### DATA PROVIDED ###

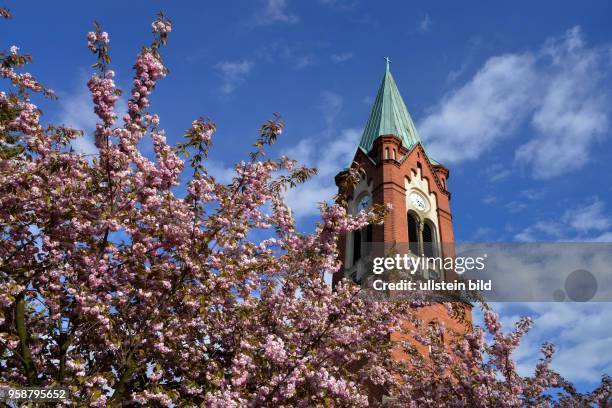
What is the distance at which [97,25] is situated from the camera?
7.52m

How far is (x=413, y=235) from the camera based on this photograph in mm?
28438

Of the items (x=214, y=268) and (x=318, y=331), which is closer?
(x=214, y=268)

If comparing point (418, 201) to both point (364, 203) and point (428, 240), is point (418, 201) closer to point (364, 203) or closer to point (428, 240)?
point (428, 240)

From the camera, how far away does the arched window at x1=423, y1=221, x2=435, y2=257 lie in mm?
27839

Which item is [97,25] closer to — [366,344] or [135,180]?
[135,180]

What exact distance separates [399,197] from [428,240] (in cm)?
336

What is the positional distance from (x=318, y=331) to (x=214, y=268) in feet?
7.78

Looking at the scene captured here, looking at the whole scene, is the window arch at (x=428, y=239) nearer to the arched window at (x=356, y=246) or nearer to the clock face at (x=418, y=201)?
the clock face at (x=418, y=201)

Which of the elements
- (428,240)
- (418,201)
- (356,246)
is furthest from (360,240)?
(418,201)

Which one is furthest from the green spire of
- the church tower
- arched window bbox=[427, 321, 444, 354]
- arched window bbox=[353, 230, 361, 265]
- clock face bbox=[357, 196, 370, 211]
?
arched window bbox=[427, 321, 444, 354]

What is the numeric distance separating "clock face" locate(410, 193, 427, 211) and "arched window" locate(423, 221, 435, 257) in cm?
102

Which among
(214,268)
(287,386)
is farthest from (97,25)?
(287,386)

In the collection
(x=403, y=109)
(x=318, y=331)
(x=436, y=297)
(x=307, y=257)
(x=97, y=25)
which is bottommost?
(x=318, y=331)

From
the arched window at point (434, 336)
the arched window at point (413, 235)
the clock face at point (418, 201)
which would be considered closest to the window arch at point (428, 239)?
the arched window at point (413, 235)
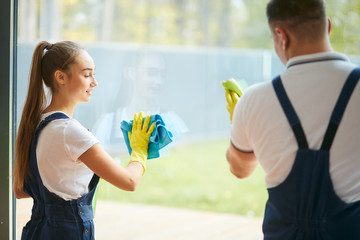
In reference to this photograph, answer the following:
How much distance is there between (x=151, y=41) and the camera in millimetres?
5562

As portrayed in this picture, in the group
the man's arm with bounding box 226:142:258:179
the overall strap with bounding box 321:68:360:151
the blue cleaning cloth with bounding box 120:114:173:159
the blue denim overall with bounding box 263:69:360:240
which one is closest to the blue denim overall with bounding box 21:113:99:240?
the blue cleaning cloth with bounding box 120:114:173:159

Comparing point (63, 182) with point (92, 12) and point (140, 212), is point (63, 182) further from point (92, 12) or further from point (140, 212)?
point (92, 12)

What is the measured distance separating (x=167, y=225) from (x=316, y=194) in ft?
8.19

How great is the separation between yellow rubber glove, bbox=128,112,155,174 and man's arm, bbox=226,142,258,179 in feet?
1.03

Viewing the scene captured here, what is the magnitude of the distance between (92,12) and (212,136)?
5.82 feet

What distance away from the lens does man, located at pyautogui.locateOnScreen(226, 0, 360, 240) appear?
3.74ft

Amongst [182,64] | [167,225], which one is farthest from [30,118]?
[182,64]

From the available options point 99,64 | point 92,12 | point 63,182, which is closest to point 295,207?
point 63,182

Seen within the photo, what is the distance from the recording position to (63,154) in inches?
57.6

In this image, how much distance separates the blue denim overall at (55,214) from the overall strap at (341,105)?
28.9 inches

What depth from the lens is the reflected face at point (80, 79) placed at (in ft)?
5.11

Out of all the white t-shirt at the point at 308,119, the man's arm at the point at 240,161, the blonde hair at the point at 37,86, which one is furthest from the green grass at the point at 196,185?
the white t-shirt at the point at 308,119

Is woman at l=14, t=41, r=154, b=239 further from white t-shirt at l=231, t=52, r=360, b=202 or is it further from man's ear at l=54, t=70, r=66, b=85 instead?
white t-shirt at l=231, t=52, r=360, b=202

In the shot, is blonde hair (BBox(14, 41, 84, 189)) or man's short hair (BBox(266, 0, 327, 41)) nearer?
man's short hair (BBox(266, 0, 327, 41))
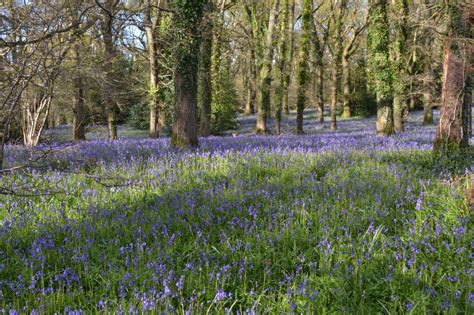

###

* _TASK REQUIREMENTS_: Pull out each line of the data that contains the word "blue".

* _SOLUTION FOR THIS PROBLEM_:
the blue cleaning cloth with bounding box 120:114:173:159
the blue denim overall with bounding box 263:69:360:240
which one is closest to the blue denim overall with bounding box 21:113:99:240?
the blue cleaning cloth with bounding box 120:114:173:159
In this image, how much distance separates the blue denim overall at (55,214) from the overall strap at (341,105)?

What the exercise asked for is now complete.